### Records to process
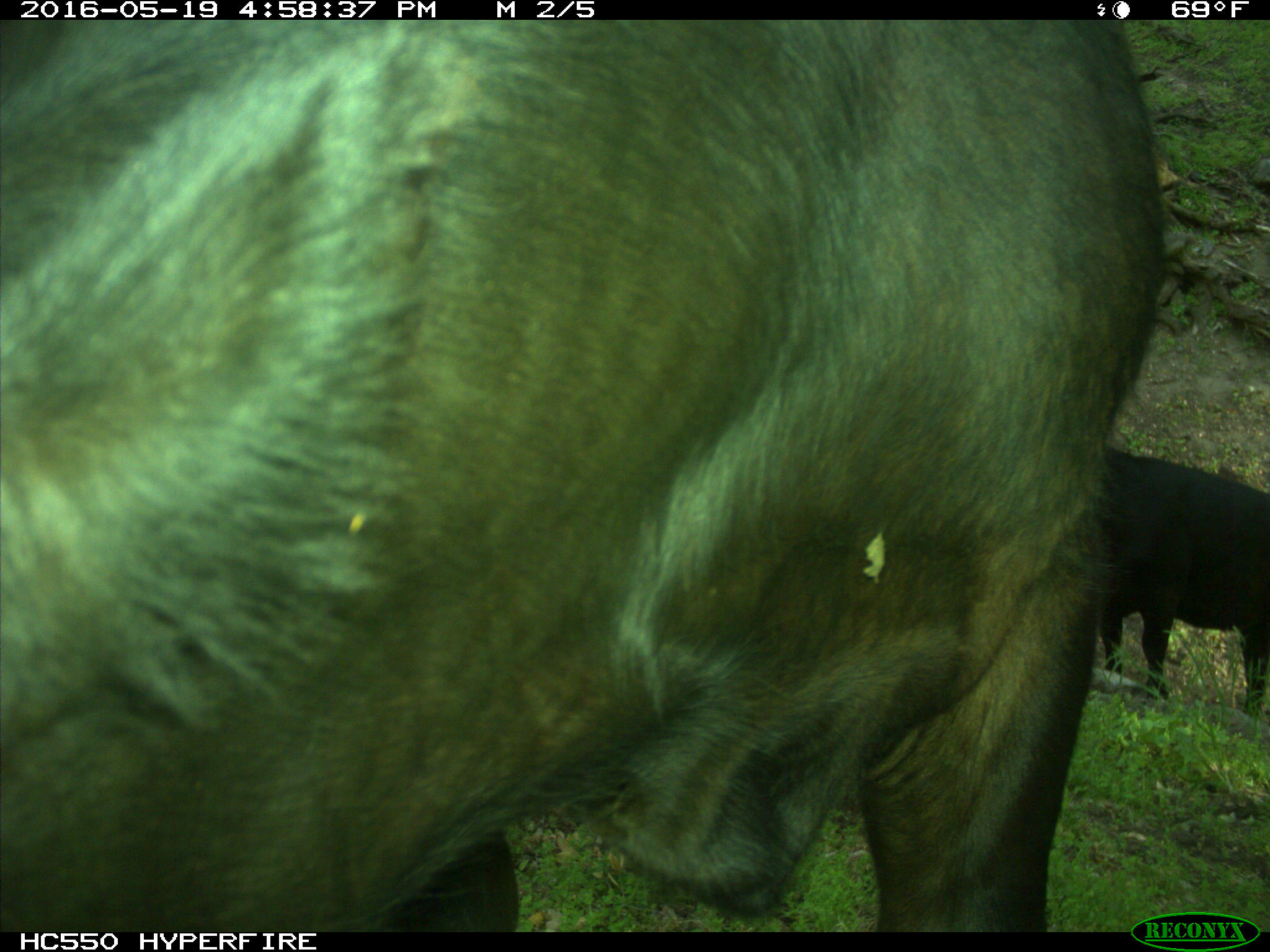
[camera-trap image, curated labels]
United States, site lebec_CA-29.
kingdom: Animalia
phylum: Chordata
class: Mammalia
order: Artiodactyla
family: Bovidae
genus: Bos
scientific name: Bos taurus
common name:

### Instructions for the task
Write out the whole of the data exactly; the pictures stay out.

### Task output
[camera-trap image, curated labels]
United States, site lebec_CA-29.
kingdom: Animalia
phylum: Chordata
class: Mammalia
order: Artiodactyla
family: Bovidae
genus: Bos
scientific name: Bos taurus
common name:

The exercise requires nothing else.